Auron, honestly bite the hand off of the local guy selling a 15" Viewsonic for £25. It's not very much money, it's a decent bran […]
Show full quote
Auron, honestly bite the hand off of the local guy selling a 15" Viewsonic for £25. It's not very much money, it's a decent brand, you can see it working in the screenshots, and it'll do a decent refresh rate (85Hz) at 1024x768. It's also 'period appropriate' - as I mentioned previously, first time I played Fate of Atlantis I played it on a not very good 14" monitor. If it all goes wrong you'll have lost very little money, whilst everything else is a lottery.
CRTs don't have a 'native resolution' but they do have a maximum resolvable resolution - after that the unresolvable pixels blur into the other ones, but due to the way CRT works it's pretty seamless.
I'd agree that you need 75Hz as a usable minimum for use. Regardless of what the monitor supports, you should probably be running a 17" at a maximum of 1280x1024, and a 21" at a maximum of 1600x1200. My C220p monitors are high end 20" CRTs capable of synching to 2048x1536x75Hz, but what it can fully resolve based on the dot pitch (0.24mm) and screen size (16" x 12") is 1702x1276 pixels. The closest common resolution to that is 1600x1200 with a little left over, you could push this to 1792x1344 or 1920x1440, but you're losing detail at that stage. I have used it at 2048x1536 but everything is very small and it's hard on the eyes!
It's also an issue if you're running non retro games. Practically all CRT monitors have a 4:3 aspect ratio, a rarity in TFT these days which are usually 16:9 or 16:10, with a minority of super wide aspect ratios. Some games simply don't support 4:3 at all, and the older ones tend to top out at 1600x1200.

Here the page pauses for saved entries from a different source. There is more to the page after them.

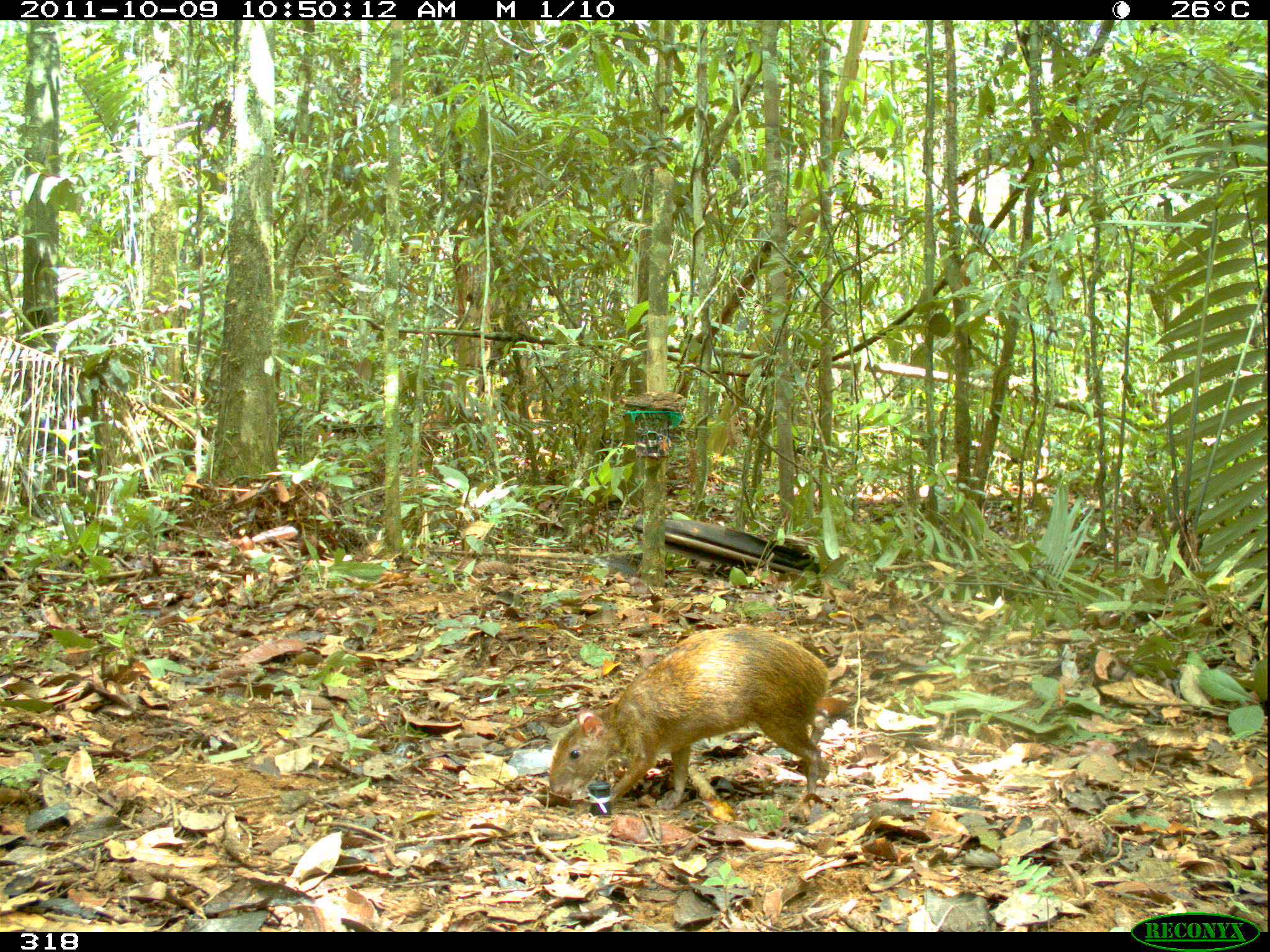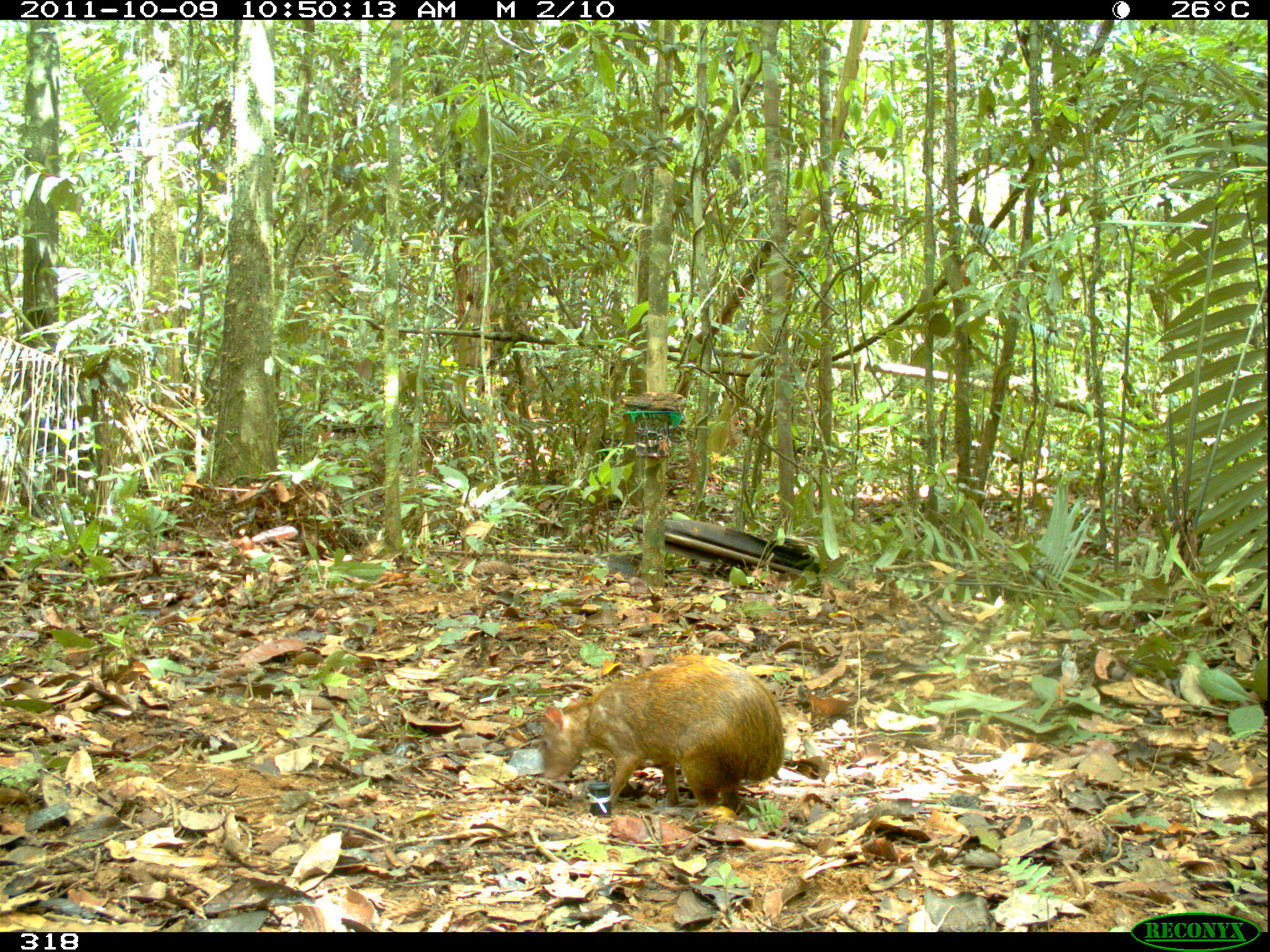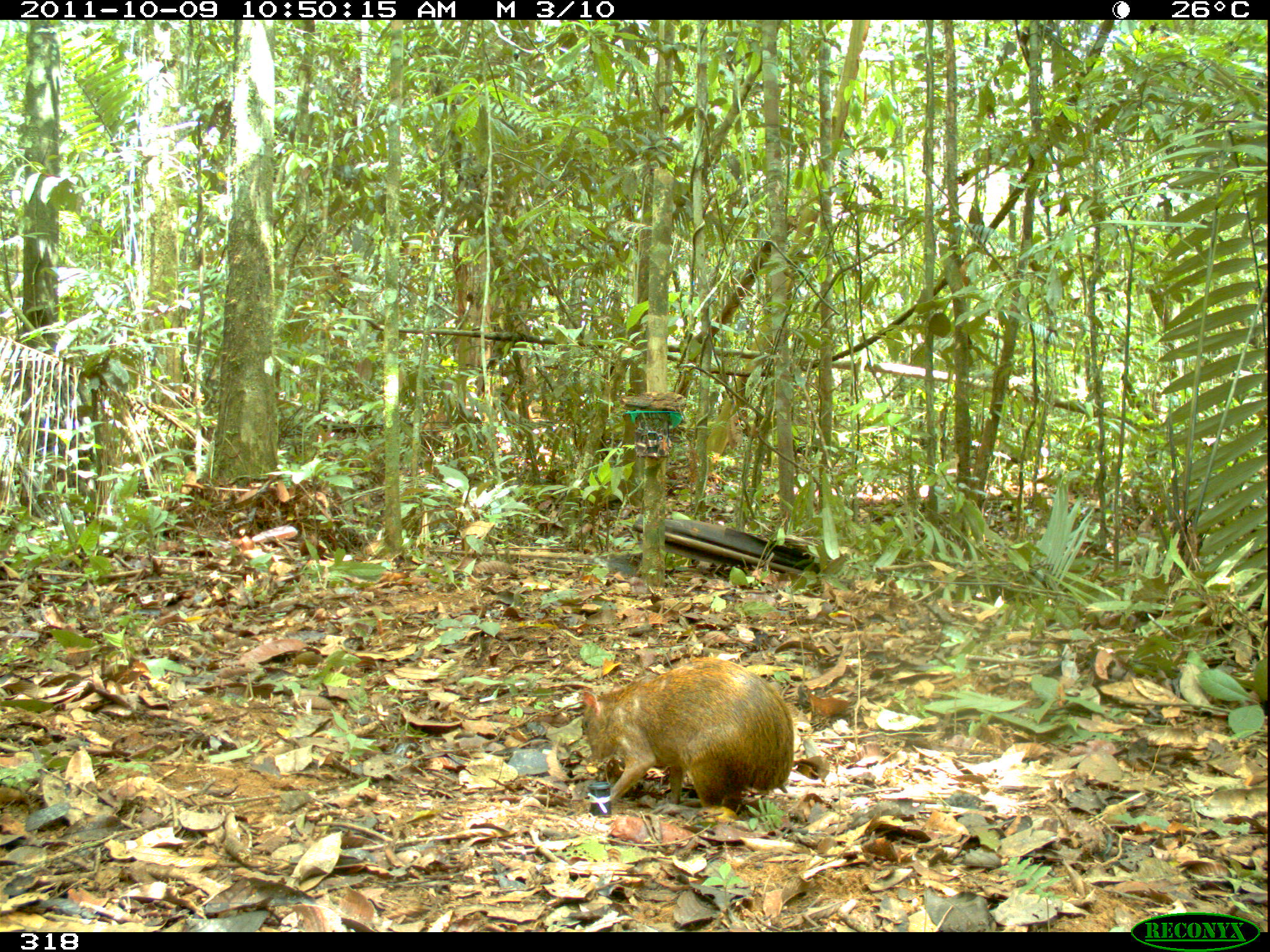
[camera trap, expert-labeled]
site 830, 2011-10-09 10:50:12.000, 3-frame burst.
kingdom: Animalia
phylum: Chordata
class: Mammalia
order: Rodentia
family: Dasyproctidae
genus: Dasyprocta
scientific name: Dasyprocta punctata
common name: central american agouti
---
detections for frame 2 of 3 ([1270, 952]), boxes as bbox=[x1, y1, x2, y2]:
dasyprocta punctata: bbox=[534, 652, 786, 816]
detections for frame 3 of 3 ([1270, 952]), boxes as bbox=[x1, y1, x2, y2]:
dasyprocta punctata: bbox=[580, 655, 795, 822]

What the specification says you can do, and what your drivers support are also two different things. The C220p is capable of running 1600x1200x100Hz all day, but not all drivers support it. This is not restricted to closed source operating systems; if you're going to be running something open source based be aware that as CRTs are no longer produced, they are rarely tested against now and the defaults are for TFTs. You will probably have to do some tweaking, especially if your monitor is connected via BNC and therefore can't supply an EDID over DDC to specify what resolutions it can handle.